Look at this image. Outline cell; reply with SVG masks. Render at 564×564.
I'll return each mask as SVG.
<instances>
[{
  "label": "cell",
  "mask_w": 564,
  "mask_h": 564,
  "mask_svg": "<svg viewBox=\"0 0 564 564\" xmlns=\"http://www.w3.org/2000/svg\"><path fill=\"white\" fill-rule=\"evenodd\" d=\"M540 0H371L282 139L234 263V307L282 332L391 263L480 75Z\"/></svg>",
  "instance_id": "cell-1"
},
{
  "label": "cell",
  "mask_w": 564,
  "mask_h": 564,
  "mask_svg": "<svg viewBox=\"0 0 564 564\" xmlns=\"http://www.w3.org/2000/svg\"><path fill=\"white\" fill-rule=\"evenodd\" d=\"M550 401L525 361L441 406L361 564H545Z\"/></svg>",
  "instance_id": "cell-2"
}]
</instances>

- Exercise requirements: Reproduce the material above with "Draw" substituted for "Render" and every other character left as it is.

- Exercise answer:
Look at this image. Outline cell; reply with SVG masks. Draw at 564×564.
I'll return each mask as SVG.
<instances>
[{
  "label": "cell",
  "mask_w": 564,
  "mask_h": 564,
  "mask_svg": "<svg viewBox=\"0 0 564 564\" xmlns=\"http://www.w3.org/2000/svg\"><path fill=\"white\" fill-rule=\"evenodd\" d=\"M540 0H371L282 139L234 263V307L282 332L391 263L480 75Z\"/></svg>",
  "instance_id": "cell-1"
},
{
  "label": "cell",
  "mask_w": 564,
  "mask_h": 564,
  "mask_svg": "<svg viewBox=\"0 0 564 564\" xmlns=\"http://www.w3.org/2000/svg\"><path fill=\"white\" fill-rule=\"evenodd\" d=\"M550 401L525 361L441 406L361 564H545Z\"/></svg>",
  "instance_id": "cell-2"
}]
</instances>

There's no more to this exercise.